Sigh, there is just so much weight against Dr Betech's zoological assertions, I'm surprised that you think it fruitful in attempting an intelligent discussion with him on such matters. It is doomed to failure as has been seen numerous times in the past.

David Ohsie said...

BTW, the pictures of the book pages are very effective. Good idea.

Tamir said...

Dr. Isaac Betech: "Since the published classic translation of Rambam words was different, I would like to be able to see the original Arabic; do you know if it is available?"
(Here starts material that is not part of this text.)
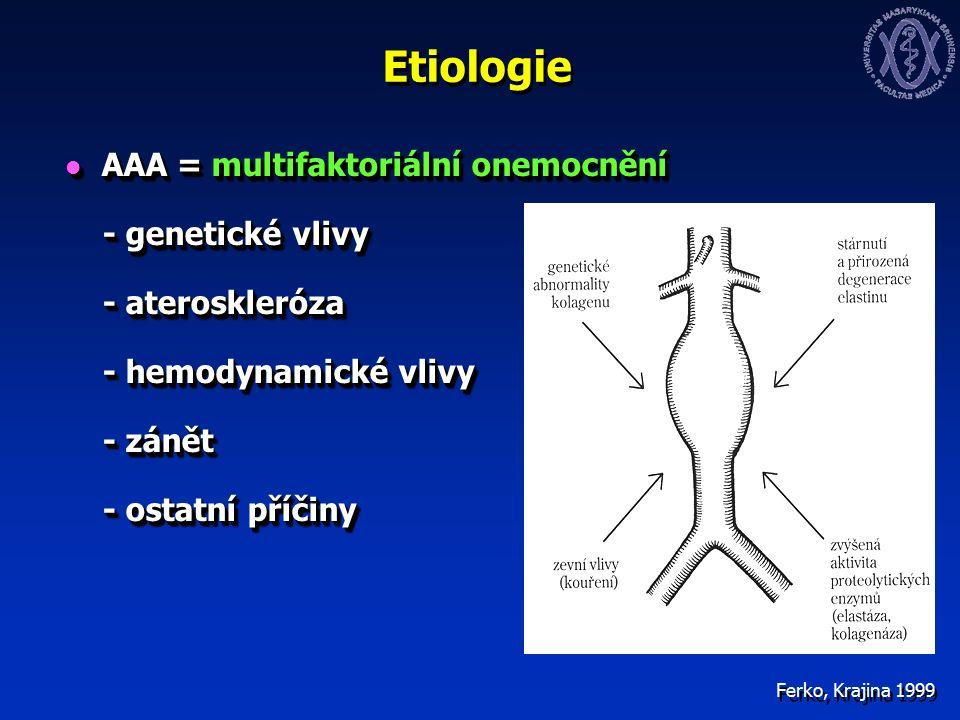 Etiologie AAA = multifaktoriální onemocnění AAA = multifaktoriální onemocnění - genetické vlivy - genetické vlivy - ateroskleróza - ateroskleróza - hemodynamické vlivy - hemodynamické vlivy - zánět - zánět - ostatní příčiny - ostatní příčiny AAA = multifaktoriální onemocnění AAA = multifaktoriální onemocnění - genetické vlivy - genetické vlivy - ateroskleróza - ateroskleróza - hemodynamické vlivy - hemodynamické vlivy - zánět - zánět - ostatní příčiny - ostatní příčiny Ferko, Krajina 1999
Anonymous: "The ktav yad of the Rambam's peirush hamishna to nedarim is found here http://jnul.huji.ac.il/dl/mss/html/heb5703_h.htm

I do not know if the comment is there, as I do not know Judeo-Arabic.
"

The linked page only provided the autographed manuscripts for Seder Mo'ed and Seder Nashim.
On anther page on the site( "Commentary on the Mishnah") it say that:
(a) No full autographed manuscript for Seder Tahorot has been found, and only fragments of the introduction have been published.
(b) R. Yosef Qafih used other manuscripts for his edition, where autographed ones weren't available( he did so also for Masekhet Shabat in Seder Mo'ed)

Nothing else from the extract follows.